Nell’area di escavazione, gli operatori stanno in piedi sotto un tetto sostenuto da armature idrauliche, che sono facilmente spostabili, e azionano la macchina a distanza. Si tratta di un lavoro duro, in mezzo a polvere e terra, ma i minatori ricevono uno stipendio adeguato.

Dopo l’estrazione dal banco, un robusto trasportatore convoglia i pezzi di carbone attraverso un tunnel separato, lungo 13 chilometri, che li fa arrivare all’insediamento di Svea.

Qui, con un rombo che ricorda quello di una cascata, il carbone viene rovesciato per formare una piramide all’aria aperta e, successivamente, caricato mediante pale escavatrici sugli autocarri pesanti Volvo, che provvedono a trasportarlo per 12 chilometri fino al porto.

Ogni anno, tra luglio e dicembre, circa 70 navi, alcune delle quali di classe Panamax con 70.000 tonnellate di stazza, navigano alla volta delle Svalbard per caricare questo carbone norvegese di alta qualità.

“Il lunedì, quando arrivo, ho bisogno di vedere e di sentire quella cascata di carbone, altrimenti la settimana che inizia sarà infernale”, dice Aarvold, il quale vive con la famiglia a Longyearbyen, ma, durante l’inverno, fa il pendolare in motoslitta.


Un lunga storia

La Store Norske Spitsbergen Kulkompani fu fondata nel 1916, quando subentrò nella gestione delle miniere di carbone di Spitsbergen all’American Arctic Coal Company, diretta da John Munro Longyear, al quale si deve il nome della capitale dell’isola.

Nel 2007, il fatturato della SNSK, che dà lavoro a 400 dipendenti, è stato di 2,2 milioni di corone norvegesi (256 milioni di euro) con una produzione di 4,1 milioni di tonnellate di carbone.

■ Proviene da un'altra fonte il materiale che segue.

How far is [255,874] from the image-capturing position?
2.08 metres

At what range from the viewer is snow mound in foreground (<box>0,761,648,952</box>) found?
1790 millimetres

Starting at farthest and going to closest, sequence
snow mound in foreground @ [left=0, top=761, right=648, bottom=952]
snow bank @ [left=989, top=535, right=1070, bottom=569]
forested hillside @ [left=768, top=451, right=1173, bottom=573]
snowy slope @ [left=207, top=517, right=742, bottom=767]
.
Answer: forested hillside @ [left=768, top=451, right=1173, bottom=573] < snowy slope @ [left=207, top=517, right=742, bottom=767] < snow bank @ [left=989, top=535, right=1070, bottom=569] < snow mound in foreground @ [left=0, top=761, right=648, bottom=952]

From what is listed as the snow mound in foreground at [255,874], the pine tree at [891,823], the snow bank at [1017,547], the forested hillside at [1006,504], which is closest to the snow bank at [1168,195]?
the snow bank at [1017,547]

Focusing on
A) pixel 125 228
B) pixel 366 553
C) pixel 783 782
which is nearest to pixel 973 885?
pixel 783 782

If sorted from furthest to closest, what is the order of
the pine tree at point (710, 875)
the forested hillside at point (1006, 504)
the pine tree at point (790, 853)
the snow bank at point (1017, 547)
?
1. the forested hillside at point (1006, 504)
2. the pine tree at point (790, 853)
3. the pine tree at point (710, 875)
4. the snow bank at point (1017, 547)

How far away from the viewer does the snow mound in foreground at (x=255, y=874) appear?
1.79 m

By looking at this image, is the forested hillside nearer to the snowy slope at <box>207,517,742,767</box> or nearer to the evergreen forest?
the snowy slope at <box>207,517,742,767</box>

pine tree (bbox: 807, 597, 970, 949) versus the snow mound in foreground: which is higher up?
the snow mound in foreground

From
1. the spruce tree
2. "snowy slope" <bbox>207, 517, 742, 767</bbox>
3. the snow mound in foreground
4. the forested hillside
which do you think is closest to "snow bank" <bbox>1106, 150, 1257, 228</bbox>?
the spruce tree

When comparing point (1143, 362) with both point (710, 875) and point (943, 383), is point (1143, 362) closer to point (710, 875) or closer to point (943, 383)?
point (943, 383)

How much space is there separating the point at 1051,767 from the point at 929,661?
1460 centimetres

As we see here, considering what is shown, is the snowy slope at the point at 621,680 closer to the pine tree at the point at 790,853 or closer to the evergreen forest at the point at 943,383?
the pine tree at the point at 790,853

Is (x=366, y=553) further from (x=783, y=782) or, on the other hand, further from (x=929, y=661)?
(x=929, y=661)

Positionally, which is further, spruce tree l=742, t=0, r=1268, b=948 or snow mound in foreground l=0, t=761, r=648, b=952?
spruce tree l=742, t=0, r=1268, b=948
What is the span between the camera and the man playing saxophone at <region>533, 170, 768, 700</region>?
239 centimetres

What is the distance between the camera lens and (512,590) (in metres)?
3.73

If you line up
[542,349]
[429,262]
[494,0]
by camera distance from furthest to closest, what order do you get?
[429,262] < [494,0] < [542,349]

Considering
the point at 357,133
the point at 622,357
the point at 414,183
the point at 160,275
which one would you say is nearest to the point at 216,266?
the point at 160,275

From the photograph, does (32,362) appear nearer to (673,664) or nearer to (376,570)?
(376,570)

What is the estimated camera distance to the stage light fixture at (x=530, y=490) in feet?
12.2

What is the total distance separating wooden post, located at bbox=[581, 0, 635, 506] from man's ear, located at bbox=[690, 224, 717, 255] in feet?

La miniera di Svea fu acquistata nel 1934 dalla Svezia – da cui prende il nome – ma la produzione a pieno regime è iniziata solo nel 2001.

Il sito Svea Nord ha riserve produttive per circa 17 milioni di tonnellate, vale a dire più di otto anni di attività. È stato scoperto un altro giacimento, a Lunckefjell, che potrebbe essere operativo entro il 2014 e offrire riserve fino al 2019.

Il carbone è venduto prevalentemente in Germania, Inghilterra e Francia; il 54 percento è impiegato nelle centrali elettriche, il 28 percento nell’industria dell’acciaio e il 18 percento nella produzione di cemento.

La SNSK ha svolto un ruolo storicamente importante nello sviluppo e nel mantenimento della comunità di Longyearbyen, sebbene la gestione dei servizi sociali, quali scuole e ospedali, sia appannaggio del governo norvegese dal 1989.